An independent long-term study published in Circulation (Meier et al, Circ. 2007; 116:975-983) provided key evidence indicating that men and women with more recruitable collateral circulation have a better chance of surviving a heart attack than patients who have less developed collateral circulation. This important study quantitatively evaluated coronary collateral blood flow in 845 patients with coronary artery disease during a 10-year follow-up period and showed that long-term cardiac mortality was approximately 66% lower in patients with a highly developed collateral vessel blood supply (p=0.019). For the first time, this study showed the importance of collateral circulation beyond simply the relief of angina and provided further support of the potential for long term benefits from angiogenic therapy.
![Generx [Ad5-FGF4] Clinical Study Summary](images/GenerxchartLG.gif)
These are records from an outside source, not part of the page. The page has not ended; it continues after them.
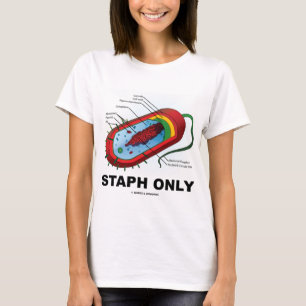 Staph Only (Prokaryote Health Medicine Humor) T-Shirt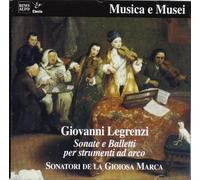 Sonatori De La Gioiosa Marca - Legrenzi:Sonatas
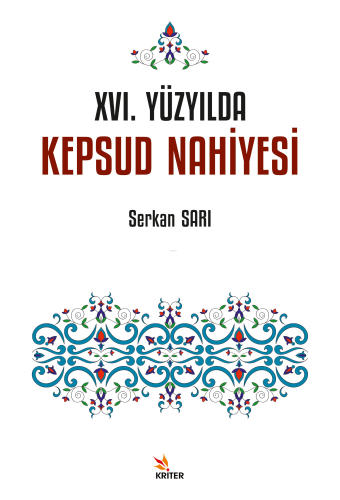 XVI. Yüzyılda Kepsud Nahiyesi | Serkan Sarı | Kriter Yayınları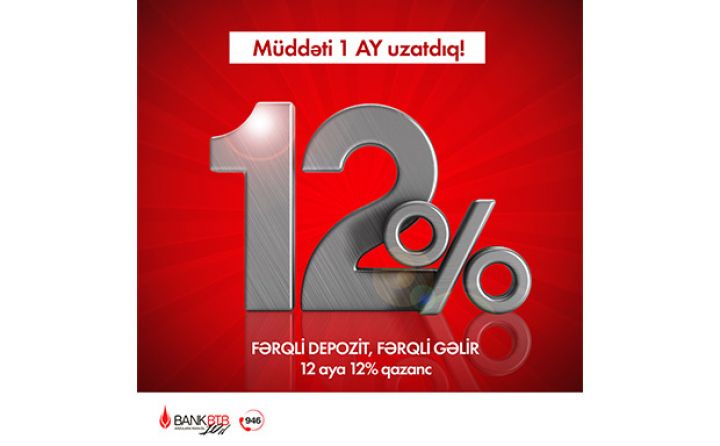 Bank BTB "Fərqli Depozit" kampaniyası üzrə müddəti 1 ay uzatdı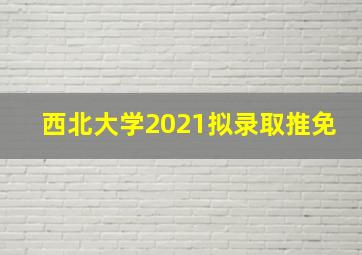 西北大学2021拟录取推免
Presentation at 2012 Annual Cell & Gene Therapy Forum
Cardium-sponsored preclinical studies undertaken by researchers at the Carlyle Cardiothoracic Surgery Center at Emory University, Atlanta demonstrate that induced transient ischemia, using a standard angioplasty balloon catheter, combined with the intracoronary co-infusion of nitroglycerin, substantially enhanced adenovector-mediated gene delivery to the heart. These findings were presented at the 2012 Annual Gene and Cell Therapy Forum and have been incorporated into the protocol for the Generx ASPIRE Phase 3 registration study. The new data underscore the expected benefit of Cardium's improved adenovector administration methods that combine non-surgical, percutaneous balloon catheter-based delivery with transiently-induced ischemia and nitroglycerin to enhance uptake leading to improved microvascular circulation in the heart. By increasing cell transfection efficiency, this modified approach allows for effectively obtaining additional targeted expression of growth factors within the ischemic heart, where the resulting angiogenesis or blood vessel growth can bring about improved blood flow throughout the ischemic myocardium. Traditional interventional cardiology approaches such as coronary artery bypass surgery or angioplasty and stenting can only directly target selected vulnerable spots in larger vessels that are susceptible to treatment and reachable through mechanical intervention. Another important outcome of these preclinical studies was the confirmation that intracoronary infusion of an adenovector directly to the ischemic region of the left ventricle caused no myocardial inflammation or any other untoward effects.